A atacante brasileira Gio Garbelini, do Atlético de Madrid, negou categoricamente ter proferido insultos racistas contra a zagueira Fatou Dembele, do Tenerife. O incidente aconteceu na última terça-feira, 17, durante a semifinal da Copa da Rainha.

“Venho a público me pronunciar sobre a denúncia registrada em súmula na partida de ontem, que me atribui uma acusação de cunho racista. Nego, de forma rotunda e categórica, ter proferido a palavra “negra” ou qualquer outro comentário racista ou ofensivo. O que foi registrado simplesmente não aconteceu. O racismo é algo que rejeito profundamente. Vai contra tudo o que sou e tudo o que vivi no esporte”, disse Gio em nota.
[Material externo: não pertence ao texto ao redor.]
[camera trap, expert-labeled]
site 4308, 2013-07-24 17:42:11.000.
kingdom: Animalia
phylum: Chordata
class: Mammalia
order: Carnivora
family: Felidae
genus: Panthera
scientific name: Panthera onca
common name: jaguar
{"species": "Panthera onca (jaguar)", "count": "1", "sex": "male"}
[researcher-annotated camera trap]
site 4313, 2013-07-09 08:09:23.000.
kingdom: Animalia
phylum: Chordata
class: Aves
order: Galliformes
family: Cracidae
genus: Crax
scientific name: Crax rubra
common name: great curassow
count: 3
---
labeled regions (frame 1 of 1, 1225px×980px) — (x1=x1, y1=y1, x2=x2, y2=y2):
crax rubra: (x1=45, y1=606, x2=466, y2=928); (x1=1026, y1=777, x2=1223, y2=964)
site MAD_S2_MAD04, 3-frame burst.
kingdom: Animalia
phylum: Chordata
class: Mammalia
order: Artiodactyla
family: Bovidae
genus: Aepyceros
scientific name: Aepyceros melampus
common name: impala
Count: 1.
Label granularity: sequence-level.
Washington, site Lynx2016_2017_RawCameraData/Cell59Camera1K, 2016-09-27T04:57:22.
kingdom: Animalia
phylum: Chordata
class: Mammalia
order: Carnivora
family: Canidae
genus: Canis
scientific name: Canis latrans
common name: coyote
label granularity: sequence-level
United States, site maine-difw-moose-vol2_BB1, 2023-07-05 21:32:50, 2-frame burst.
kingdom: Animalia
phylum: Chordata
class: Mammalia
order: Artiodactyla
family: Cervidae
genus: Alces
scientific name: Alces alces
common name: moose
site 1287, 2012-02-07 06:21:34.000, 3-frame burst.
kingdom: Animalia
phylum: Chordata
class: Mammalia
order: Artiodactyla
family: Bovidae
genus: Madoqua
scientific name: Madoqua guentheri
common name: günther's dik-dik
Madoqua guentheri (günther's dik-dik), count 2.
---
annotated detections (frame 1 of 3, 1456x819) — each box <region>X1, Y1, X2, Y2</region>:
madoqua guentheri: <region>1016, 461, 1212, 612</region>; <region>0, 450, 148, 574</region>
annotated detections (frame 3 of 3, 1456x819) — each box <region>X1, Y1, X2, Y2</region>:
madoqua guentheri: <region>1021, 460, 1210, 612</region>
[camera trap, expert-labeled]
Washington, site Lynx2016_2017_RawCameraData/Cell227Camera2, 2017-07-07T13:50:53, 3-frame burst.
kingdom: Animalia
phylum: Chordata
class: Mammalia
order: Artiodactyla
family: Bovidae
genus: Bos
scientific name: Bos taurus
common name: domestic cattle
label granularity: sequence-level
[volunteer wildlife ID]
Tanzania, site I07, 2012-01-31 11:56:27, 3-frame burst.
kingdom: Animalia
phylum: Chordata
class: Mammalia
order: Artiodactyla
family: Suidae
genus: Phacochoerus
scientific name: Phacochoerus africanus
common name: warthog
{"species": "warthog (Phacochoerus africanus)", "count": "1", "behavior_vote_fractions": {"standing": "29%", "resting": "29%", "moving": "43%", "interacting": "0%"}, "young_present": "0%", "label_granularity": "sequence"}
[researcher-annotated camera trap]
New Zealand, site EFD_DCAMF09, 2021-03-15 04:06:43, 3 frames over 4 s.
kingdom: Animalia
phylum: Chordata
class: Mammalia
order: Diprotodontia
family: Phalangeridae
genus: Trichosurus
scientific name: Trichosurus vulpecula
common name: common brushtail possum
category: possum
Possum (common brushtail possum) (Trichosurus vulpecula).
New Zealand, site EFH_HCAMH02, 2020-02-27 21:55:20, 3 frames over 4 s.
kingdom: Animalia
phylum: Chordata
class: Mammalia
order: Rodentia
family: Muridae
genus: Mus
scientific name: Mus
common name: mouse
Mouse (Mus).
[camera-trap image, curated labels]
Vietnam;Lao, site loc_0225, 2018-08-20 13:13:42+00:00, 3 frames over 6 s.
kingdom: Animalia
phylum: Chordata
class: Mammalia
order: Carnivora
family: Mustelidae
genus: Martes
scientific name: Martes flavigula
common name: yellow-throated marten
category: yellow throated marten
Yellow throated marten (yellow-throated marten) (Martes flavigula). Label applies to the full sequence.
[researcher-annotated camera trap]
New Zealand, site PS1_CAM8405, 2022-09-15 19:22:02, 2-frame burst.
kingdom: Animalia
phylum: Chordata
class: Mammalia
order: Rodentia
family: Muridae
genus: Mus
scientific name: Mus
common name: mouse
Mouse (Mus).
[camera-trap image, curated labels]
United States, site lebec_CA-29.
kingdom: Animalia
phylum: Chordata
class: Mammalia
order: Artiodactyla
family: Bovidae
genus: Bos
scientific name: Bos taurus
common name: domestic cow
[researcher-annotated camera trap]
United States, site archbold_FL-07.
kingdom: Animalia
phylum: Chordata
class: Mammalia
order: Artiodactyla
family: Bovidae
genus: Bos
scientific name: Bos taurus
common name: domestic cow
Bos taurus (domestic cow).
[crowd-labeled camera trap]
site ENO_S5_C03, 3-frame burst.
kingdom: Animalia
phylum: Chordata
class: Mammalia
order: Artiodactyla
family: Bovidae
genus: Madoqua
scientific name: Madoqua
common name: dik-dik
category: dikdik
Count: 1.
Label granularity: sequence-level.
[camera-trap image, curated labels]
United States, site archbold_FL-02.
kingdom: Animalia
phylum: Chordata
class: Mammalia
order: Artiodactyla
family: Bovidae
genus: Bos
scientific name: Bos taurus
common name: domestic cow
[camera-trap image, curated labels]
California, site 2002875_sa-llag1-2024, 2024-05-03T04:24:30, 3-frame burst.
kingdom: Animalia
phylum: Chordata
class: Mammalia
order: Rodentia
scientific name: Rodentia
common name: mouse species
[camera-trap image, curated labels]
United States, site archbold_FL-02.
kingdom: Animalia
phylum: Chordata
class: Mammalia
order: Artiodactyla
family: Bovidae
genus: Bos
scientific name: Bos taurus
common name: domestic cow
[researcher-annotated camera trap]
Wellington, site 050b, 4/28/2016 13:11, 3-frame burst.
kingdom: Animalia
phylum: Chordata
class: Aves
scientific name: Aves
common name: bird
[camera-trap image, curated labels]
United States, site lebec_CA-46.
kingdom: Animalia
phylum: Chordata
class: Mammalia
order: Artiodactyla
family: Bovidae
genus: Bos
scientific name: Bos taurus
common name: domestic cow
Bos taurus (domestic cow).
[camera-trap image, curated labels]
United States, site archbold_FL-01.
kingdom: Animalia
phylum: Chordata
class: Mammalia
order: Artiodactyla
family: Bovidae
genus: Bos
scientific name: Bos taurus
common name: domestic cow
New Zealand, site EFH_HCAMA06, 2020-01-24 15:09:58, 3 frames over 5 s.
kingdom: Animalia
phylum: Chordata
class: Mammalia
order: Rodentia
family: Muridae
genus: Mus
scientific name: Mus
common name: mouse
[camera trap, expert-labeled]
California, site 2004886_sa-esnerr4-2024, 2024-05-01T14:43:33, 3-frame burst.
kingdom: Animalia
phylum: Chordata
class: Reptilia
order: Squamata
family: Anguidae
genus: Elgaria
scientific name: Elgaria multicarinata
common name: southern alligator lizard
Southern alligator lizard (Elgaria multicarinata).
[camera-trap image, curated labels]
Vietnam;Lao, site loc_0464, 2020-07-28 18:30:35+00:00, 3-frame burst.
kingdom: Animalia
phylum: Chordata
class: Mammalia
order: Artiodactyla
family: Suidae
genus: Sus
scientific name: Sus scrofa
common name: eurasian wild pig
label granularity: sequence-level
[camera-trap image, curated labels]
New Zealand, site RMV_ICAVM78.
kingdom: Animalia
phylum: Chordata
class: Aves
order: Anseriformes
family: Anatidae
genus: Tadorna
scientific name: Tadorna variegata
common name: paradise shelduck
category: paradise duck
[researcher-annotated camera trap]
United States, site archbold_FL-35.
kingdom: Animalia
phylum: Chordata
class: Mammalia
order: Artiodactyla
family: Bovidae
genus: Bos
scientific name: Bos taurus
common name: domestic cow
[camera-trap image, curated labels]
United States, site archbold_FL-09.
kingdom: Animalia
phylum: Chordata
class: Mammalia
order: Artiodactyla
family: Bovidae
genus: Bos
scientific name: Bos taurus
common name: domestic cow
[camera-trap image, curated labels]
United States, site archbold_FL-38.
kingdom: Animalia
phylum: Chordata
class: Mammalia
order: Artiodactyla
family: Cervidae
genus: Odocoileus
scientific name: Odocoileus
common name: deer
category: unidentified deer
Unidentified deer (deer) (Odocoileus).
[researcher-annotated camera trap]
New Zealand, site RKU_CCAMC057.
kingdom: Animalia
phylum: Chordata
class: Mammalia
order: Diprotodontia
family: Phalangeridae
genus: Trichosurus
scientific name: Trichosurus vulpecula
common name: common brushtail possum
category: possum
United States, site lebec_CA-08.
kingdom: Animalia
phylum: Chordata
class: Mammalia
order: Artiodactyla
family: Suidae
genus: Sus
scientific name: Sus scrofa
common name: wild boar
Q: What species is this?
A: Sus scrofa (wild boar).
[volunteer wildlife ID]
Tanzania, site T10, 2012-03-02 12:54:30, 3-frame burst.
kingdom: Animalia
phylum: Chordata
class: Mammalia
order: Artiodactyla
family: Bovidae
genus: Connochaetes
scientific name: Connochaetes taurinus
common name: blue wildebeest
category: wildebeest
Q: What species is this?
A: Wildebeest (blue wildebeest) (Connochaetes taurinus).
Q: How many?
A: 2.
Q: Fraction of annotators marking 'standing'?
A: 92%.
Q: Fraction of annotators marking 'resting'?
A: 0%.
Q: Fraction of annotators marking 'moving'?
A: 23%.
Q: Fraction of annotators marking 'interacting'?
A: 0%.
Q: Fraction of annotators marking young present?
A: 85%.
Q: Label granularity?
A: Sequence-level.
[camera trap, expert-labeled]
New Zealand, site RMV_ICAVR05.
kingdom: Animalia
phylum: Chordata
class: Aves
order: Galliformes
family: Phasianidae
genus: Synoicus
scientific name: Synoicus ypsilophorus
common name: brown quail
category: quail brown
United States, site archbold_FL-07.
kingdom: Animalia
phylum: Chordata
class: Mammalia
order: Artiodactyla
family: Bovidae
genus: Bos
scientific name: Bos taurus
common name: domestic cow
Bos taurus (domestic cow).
O incidente e a ativação do protocolo de segurança

O caso foi registrado aos 44 minutos do segundo tempo na partida de volta da semifinal. Após a expulsão de Dembele, a goleira Noelia Ramos, do Tenerife, acusou Garbelini de utilizar termos ofensivos de cunho racial. Diante da denúncia, a arbitragem seguiu as normas da federação espanhola e paralisou o confronto por cinco minutos.

O que consta no relatório oficial da arbitragem

Na súmula oficial da partida, a árbitra registrou a denúncia apresentada pelas jogadoras do Tenerife, mas ressaltou que nenhum membro da equipe de arbitragem ouviu a suposta ofensa. A tensão persistiu após o apito final, com relatos de confusão no túnel de acesso aos vestiários, demandando intervenção policial.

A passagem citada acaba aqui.